17 months after birth and wer're still dealing with this...It's such a roller coaster.
December 2008 we're discharged from EI and the speicialist tells us DS's arm is 100% cured. Ha! 15 month pedi apointment and it's low tone, asymmetry, and poor fine motor. So back to EI.
The EI evealuators scored him at 16 months on his fine motor. He's just 17 months now, 15 months at the time of the evaluation. BUT they are coming 2x per week because he's a "golden ticket" diagnosis. Basically, by law they have to come because of his diagnosis.
I can see problems with his arm. He switches hands, braces, and literally cannot do the same things with his left as he can with his right. But the evaluation has him on target, I don't get it.
I'm just so frustrated. Anyone have an Erb's baby that is a surgeon now? Anyone?
Re: Erb's Palsy? Brachial Plexus injury? Anyone?
Thank you both for your kind responses.
I was totally babbling. I am frustrated that my son was evaluated ahead of schedule/age in his fine motor despite receiving twice weekly therapy and being obviously challendged in fine motor with his left hand.

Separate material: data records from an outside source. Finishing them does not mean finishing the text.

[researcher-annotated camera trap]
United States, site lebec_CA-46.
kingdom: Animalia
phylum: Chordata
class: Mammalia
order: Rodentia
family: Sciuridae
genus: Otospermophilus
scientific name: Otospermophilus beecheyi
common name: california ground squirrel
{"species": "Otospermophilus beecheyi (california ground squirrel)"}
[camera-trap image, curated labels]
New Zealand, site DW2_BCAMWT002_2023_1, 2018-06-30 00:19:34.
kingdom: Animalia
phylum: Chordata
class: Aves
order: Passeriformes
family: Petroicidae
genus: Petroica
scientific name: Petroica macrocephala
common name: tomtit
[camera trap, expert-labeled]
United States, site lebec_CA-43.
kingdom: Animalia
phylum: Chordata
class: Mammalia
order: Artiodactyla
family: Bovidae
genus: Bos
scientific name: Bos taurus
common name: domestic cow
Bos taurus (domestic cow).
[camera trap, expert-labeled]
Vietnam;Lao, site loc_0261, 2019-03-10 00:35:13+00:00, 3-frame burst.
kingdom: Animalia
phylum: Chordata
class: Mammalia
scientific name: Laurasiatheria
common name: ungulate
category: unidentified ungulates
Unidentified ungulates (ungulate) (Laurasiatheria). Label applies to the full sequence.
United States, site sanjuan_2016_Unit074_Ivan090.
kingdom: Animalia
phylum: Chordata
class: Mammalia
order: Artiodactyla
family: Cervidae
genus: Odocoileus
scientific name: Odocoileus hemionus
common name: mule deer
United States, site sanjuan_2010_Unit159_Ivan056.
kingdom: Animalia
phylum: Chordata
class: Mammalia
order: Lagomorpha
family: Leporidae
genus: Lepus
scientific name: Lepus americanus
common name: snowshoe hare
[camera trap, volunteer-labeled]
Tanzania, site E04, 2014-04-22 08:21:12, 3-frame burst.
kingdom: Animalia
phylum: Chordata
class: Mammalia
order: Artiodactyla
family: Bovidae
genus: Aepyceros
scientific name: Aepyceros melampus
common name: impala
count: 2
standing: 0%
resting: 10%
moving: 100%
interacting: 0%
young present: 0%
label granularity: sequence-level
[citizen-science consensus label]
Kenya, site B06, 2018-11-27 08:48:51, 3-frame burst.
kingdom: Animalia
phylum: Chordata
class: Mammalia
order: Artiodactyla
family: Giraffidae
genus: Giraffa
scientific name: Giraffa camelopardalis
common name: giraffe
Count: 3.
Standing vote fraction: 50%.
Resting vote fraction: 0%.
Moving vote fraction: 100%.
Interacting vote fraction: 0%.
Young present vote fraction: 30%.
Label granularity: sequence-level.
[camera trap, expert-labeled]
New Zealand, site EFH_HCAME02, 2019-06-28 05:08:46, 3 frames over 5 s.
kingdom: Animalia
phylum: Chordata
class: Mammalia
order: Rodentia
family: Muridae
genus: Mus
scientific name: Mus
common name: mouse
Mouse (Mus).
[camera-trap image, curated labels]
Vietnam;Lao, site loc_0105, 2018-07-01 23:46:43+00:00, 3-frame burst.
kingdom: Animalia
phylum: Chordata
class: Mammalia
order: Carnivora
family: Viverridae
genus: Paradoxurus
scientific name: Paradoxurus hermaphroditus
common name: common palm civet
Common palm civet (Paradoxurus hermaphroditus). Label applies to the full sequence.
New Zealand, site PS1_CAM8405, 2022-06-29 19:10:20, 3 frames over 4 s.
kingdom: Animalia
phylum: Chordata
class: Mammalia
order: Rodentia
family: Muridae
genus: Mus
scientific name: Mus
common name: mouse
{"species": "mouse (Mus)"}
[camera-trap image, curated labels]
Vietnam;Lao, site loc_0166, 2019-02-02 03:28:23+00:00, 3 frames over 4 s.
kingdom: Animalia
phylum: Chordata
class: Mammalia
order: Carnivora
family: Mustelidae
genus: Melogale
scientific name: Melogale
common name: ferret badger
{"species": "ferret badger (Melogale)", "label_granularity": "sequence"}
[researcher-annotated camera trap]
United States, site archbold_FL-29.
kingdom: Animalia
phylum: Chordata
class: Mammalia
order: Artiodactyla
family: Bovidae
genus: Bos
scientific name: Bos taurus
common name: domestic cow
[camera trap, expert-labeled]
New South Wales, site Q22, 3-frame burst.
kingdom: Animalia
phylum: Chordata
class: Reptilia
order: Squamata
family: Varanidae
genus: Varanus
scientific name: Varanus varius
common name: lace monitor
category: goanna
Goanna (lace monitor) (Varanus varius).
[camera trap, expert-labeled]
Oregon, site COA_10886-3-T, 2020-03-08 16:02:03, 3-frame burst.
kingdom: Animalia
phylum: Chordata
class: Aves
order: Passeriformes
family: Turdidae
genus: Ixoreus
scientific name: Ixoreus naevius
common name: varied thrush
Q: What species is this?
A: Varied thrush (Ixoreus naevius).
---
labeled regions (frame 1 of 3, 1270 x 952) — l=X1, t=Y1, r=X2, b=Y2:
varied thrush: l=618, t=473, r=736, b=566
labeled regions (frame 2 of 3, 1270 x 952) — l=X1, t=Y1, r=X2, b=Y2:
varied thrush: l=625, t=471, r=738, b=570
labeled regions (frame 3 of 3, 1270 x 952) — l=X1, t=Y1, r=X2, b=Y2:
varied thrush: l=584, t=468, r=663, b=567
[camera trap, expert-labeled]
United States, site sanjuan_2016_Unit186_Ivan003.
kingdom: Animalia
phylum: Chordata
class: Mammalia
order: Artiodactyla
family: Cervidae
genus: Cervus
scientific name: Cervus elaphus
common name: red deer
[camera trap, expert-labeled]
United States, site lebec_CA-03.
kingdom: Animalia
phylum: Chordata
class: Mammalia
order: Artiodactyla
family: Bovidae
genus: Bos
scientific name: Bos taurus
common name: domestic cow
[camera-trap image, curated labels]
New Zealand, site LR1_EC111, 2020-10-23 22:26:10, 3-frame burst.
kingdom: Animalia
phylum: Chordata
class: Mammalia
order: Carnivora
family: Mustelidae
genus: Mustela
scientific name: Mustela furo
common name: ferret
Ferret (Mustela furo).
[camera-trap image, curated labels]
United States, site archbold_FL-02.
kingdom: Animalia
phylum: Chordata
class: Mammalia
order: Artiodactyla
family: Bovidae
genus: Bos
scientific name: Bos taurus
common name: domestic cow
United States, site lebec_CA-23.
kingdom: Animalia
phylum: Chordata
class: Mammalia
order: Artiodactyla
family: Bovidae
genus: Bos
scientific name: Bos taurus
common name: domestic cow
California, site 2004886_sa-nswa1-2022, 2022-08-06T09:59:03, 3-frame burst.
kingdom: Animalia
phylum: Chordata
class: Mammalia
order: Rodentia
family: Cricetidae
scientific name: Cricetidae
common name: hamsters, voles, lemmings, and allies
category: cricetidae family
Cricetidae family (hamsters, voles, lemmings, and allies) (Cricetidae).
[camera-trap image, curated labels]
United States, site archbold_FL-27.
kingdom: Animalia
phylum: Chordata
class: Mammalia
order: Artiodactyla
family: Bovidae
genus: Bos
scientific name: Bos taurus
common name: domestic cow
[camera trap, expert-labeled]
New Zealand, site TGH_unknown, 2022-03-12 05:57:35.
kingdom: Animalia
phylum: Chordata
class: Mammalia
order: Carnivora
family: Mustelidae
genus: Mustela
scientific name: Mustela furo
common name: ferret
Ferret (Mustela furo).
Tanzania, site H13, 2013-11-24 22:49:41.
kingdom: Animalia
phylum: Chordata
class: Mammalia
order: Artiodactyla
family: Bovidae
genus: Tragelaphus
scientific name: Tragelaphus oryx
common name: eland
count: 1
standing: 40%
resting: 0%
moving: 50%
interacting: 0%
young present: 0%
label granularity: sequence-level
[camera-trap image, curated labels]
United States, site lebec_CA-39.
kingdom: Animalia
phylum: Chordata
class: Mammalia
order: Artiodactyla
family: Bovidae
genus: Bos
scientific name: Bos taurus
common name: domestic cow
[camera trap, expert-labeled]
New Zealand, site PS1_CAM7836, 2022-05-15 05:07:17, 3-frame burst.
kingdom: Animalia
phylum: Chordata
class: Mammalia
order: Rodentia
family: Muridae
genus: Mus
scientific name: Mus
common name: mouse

I do everything I can to make his use that little handy. I hope to someday have a leftie pitcher for the Red Sox, LOL!
Thanks again!
The tests that are being administered aren't designed to catch unilateral involvement like your son's. The Peabody, which is the developmental scale of choice in many areas, really just measures can the child do the requested task. While the test is great for catching developmental delay and determining where a child is, it is flawed when you talk about kids with one involved limb.
I have kids in my clinic now with unilateral arm problems who were actually denied services in the school based setting because the problem is with their "non-dominant arm". This is asinine, as it overlooks the entire basis of the problem, which is that the uninvolved arm is only the dominant arm because of the underlying pathology.